4507 塩野義薬 2021-08-24 15:00:00
新型コロナウイルス感染症(COVID-19)ワクチンS-268019の新製剤を用いた第1/2相臨床試験の進捗に関するお知らせ [pdf]
2021 年 8 月 24 日
各 位
会 社 名 塩 野 義 製 薬 株 式 会 社
代表者名 代表取締役社長 手 代 木 功
(コード番号 4507 東証第一部)
問合せ先 広 報 部 長 京 川 吉 正
TEL (06)6209-7885
新型コロナウイルス感染症(COVID-19)ワクチン S-268019 の新製剤を用いた
第 1/2 相臨床試験の進捗に関するお知らせ
塩野義製薬株式会社(本社:大阪市中央区、代表取締役社長:手代木 功、以下「塩野義製薬」
または「当社」
)は、新型コロナウイルス感染症(COVID-19)に対する予防ワクチン(開発番号:
S-268019)の新製剤を用いた国内第 1/2 相臨床試験につきまして、2021 年 8 月 19 日付で全被験
者 60 例への初回投与が完了しましたのでお知らせいたします。

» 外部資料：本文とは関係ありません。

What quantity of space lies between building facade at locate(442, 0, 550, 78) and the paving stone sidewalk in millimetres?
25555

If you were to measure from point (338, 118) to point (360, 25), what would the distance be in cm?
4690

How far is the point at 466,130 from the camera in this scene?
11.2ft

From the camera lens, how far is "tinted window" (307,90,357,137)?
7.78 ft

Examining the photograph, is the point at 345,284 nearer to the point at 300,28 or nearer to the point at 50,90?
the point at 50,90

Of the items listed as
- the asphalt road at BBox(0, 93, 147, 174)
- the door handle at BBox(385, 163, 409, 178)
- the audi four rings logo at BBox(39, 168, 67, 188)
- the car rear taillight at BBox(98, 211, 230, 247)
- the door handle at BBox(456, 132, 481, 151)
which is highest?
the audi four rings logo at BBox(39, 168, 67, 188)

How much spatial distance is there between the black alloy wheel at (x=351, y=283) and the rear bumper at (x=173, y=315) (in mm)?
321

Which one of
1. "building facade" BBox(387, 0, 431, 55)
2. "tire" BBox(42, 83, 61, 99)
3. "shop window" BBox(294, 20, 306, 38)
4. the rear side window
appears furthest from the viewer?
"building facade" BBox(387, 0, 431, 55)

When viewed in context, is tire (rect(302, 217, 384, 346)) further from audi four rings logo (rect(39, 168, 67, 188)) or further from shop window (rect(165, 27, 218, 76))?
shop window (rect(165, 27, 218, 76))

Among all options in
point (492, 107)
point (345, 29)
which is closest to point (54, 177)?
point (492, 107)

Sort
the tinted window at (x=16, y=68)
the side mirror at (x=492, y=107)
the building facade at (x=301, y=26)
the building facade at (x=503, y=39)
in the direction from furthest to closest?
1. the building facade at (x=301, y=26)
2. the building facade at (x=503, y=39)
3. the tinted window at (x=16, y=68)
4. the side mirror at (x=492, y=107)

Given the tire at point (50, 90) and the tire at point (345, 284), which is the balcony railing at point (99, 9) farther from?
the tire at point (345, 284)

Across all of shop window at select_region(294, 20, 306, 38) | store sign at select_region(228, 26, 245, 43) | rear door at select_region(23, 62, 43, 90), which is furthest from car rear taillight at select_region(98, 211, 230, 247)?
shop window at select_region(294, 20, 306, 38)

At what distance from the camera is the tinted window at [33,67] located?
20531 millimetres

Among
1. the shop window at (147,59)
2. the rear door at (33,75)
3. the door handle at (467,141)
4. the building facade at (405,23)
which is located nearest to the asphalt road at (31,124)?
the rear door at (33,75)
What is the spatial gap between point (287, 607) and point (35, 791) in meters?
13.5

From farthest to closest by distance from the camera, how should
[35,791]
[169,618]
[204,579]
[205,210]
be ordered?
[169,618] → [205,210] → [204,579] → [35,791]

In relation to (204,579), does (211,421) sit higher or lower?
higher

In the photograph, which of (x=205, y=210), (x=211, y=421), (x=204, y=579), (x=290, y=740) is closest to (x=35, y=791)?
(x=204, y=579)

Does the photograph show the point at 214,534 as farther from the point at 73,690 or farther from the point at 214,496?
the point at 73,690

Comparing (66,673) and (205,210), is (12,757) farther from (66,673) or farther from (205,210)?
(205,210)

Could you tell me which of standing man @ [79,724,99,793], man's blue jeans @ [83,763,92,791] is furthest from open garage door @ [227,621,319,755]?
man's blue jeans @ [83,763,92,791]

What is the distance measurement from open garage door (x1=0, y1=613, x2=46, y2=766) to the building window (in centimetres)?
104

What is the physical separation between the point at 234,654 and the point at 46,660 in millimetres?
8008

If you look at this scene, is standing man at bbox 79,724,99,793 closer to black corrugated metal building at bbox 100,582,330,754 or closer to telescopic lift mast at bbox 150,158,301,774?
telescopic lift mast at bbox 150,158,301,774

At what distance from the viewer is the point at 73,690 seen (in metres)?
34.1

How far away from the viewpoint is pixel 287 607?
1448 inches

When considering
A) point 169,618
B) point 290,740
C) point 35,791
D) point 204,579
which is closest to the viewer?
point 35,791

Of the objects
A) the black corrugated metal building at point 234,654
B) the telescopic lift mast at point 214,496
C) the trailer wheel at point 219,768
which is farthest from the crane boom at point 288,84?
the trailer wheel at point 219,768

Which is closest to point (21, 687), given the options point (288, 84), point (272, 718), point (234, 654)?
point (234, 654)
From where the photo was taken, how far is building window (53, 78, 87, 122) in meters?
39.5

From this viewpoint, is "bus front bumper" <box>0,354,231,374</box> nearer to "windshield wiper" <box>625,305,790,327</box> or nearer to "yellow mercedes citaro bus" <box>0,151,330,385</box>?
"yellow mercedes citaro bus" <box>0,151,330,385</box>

初回投与 3 日後までに生じた副
反応はいずれも軽度または中等度であり、安全性上の懸念は確認されておりません。
当社が開発に取り組んでいるワクチンは、グループ会社の UMN ファーマが有する BEVS 注1
を活用した遺伝子組換えタンパクワクチンです。BEVS により発現・精製した抗原タンパクなら
びに、安全性の観点から Th1/Th2 バランス注 2 を重視して選択したアジュバント注 3 を用いて、
2020 年 12 月より第 1/2 相臨床試験を実施してきました。その後の種々の検討結果や集積された
知見を踏まえ、当社は先の 2021 年度第 1 四半期決算資料において開示しましたとおり、Th1/Th2
バランスを維持しつつもより高い中和抗体価の誘導が必要と判断し、アジュバントを変更した新
製剤を用いて、2021 年 7 月末より国内における第 1/2 相臨床試験を新たに開始しました。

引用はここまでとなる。